---------- DATA ----------
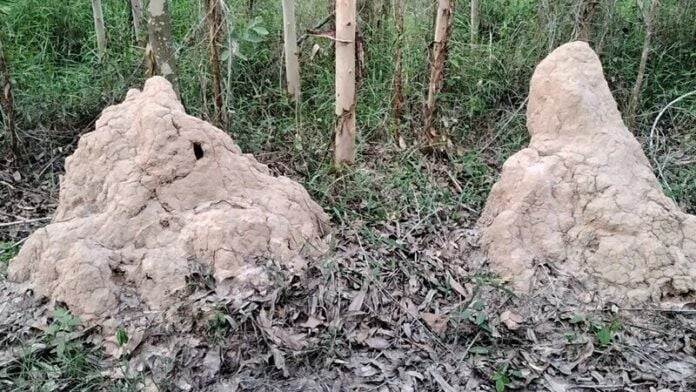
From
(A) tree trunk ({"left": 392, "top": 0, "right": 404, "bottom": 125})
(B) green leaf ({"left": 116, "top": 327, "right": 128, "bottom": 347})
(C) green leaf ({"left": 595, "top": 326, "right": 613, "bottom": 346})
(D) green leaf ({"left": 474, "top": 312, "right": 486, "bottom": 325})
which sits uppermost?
(A) tree trunk ({"left": 392, "top": 0, "right": 404, "bottom": 125})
----------
• STATED TASK:
Rewrite the listing from its beginning through the line containing "which sits uppermost?", inclusive, with "green leaf" changed to "red leaf" and nothing else altered. Leave the pictures out of your answer.

• IN RESPONSE:
From
(A) tree trunk ({"left": 392, "top": 0, "right": 404, "bottom": 125})
(B) red leaf ({"left": 116, "top": 327, "right": 128, "bottom": 347})
(C) red leaf ({"left": 595, "top": 326, "right": 613, "bottom": 346})
(D) red leaf ({"left": 474, "top": 312, "right": 486, "bottom": 325})
which sits uppermost?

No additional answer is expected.